75 years ago today Pearl Harbor happened. It's been on my mind all day, although I'm just now putting pen to page. The shock of that morning has always brought me to tears, though I wasn't even born for another 41 years. I try to place myself into the shoes of people on that day, and I find myself shaken.
In a world already wrought with unrest, and America caught between two warring fronts of terrifying proportion and building terror. To be someone who was all too familiar with the horrors of war; after all just 23 years before the horrors of World War I had concluded, and many people were still scarred and maimed, spiritually, mentally, and physically, from that experience. Now the same power was raising its head in the East (and being terrifyingly successful); to the West, the atrocities and whispers of acts like the Rape of Nanking were creeping in. The Germans and the Japanese were knocking, and we were hoping to find a clear path without being frayed by warfare again so soon. The country was only just over 150 years old, and there had already been so much exhaustion.
Just crawling from beneath the wreckage of the dust bowl and the great depression, and now the storms on every horizon. Can you imagine the oppression on the hearts of the average American at that time? No wonder Americana was such a large cultural force: cling to each other, cling to our history, and think about baseball, movies, and dancing as much as possible. It was a terrifying time. And that was what it would have felt like on December 6, 1941.
Now picture the morning of December 7. A shocking attack out of nowhere (to most citizens, though the signs were there for leadership in retrospect, but the pieces put together too slowly to prevent the attack). That morning it must have felt like a lightning bolt that struck right in the stomach....but you knew the bolt would come sometime. Maybe there was a feeling of sick inevitability, in a world so topsy-turvy and so recently cruel. We knew we'd get pulled in, but not like this, not NOW. A shock attack, cowardly and early in the morning on a Sunday, perfectly calculated to maximize the carnage of those simply trying to rest. Right before Christmas, on a beautiful Sunday morning, before church.
2,403 military men were killed that morning; many of them drowned in the hulls of the ships they slept on, in a force at peace. Men like people we know now, who surround us every day. People who had children, who wanted children. There must have been someone who died that loved reading too much, and his brothers teased him for having his nose in a book all the time. There must have been someone who died that took care of every stray animal who came his way. Another who wrote home to his little brothers and sisters every week, and sent them his pay, to help, since the farm still hadn't recovered. There must have been someone who hated to talk, but had a sweet smile if you caught it. They loved, they laughed, they hoped, and they dreamed. They knew they were in a world at war, and they would be pulled into it...but they didn't even get the chance. The horror of that morning resonates today just as strongly as it did then, because our clothes and styles change, but humans don't. They were the same as us.
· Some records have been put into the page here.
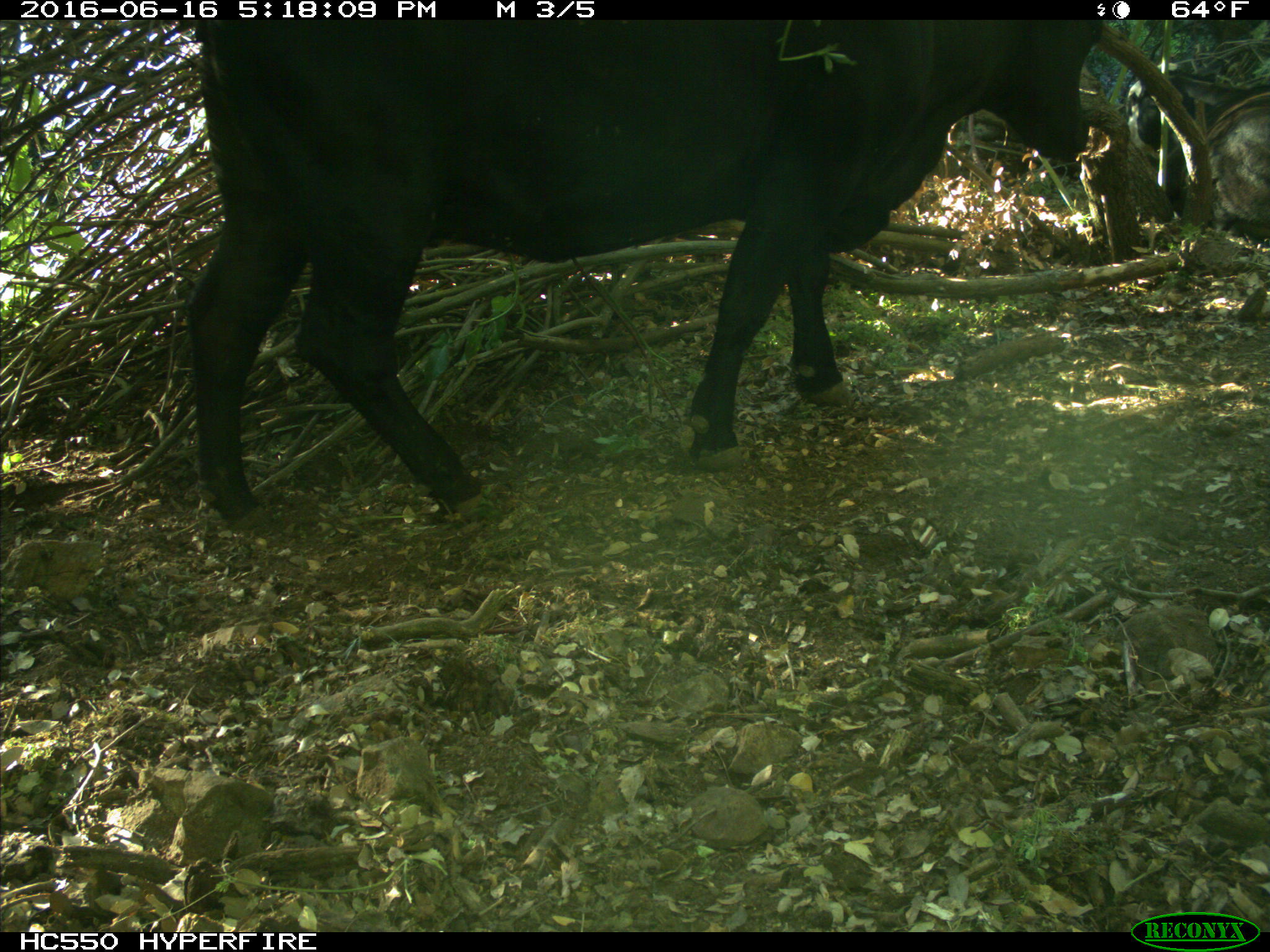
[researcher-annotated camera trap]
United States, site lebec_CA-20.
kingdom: Animalia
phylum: Chordata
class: Mammalia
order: Artiodactyla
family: Bovidae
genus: Bos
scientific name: Bos taurus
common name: domestic cow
And thus they were pulled into the war, and our country was pulled into the war, and our world was never the same. And we learned once again through tribulation who we were and what mattered, and did what we needed to do to make it as right as we could. The sleeping dragon was awoken, and didn't sleep again until after Jimmy Doolittle had his raid, and bombs were dropped, and millions of lives were irrevocably changed. But things were still better than they would have been if we had turned our cheek the other way.
So now, it is 75 years later. And to many it feels as though it's ancient history, and eventually it will be. But to me it feels like it could have happened yesterday, and every year I cry on this day in remembrance of those who were lost, and thank them for their sacrifice. Because the world is still made up of people, just as it was then, and that shock feels just as real now as it did to people then. We try to do the best we can, but sometimes someone decides they need to try to take it. And then we have to fight.